- Exercise material
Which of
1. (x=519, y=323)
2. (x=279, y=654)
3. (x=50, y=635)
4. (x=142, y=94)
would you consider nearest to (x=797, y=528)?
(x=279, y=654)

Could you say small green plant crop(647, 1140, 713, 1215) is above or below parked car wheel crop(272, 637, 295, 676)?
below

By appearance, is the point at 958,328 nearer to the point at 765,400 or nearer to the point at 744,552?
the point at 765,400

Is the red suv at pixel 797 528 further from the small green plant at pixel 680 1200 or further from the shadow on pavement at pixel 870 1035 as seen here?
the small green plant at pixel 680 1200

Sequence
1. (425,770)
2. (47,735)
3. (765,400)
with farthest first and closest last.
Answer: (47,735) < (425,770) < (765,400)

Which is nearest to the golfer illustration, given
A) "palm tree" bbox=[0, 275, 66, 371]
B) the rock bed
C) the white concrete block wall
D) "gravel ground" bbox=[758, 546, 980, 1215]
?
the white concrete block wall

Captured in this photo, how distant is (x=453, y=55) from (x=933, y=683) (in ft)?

- What the task requires
Write out every record shown above, word for word.

- Solution
Which of
1. (x=519, y=323)
2. (x=279, y=654)
3. (x=50, y=635)
4. (x=142, y=94)
would you consider nearest to (x=797, y=528)?
(x=279, y=654)

Could you say small green plant crop(647, 1140, 713, 1215) is above or below parked car wheel crop(272, 637, 295, 676)?
below

By appearance, is the point at 958,328 nearer to the point at 765,400 or nearer to the point at 744,552?
the point at 765,400

Is the red suv at pixel 797 528 further from the small green plant at pixel 680 1200 or further from the shadow on pavement at pixel 870 1035 as seen here?
the small green plant at pixel 680 1200

Sequence
1. (425,770)
2. (47,735)
3. (765,400)
with farthest first and closest last.
Answer: (47,735) < (425,770) < (765,400)

Which is nearest to the golfer illustration, given
A) "palm tree" bbox=[0, 275, 66, 371]
B) the rock bed
C) the white concrete block wall
D) "gravel ground" bbox=[758, 546, 980, 1215]
?
the white concrete block wall

Captured in this photo, how distant is (x=453, y=55) from (x=933, y=683) (in ft)?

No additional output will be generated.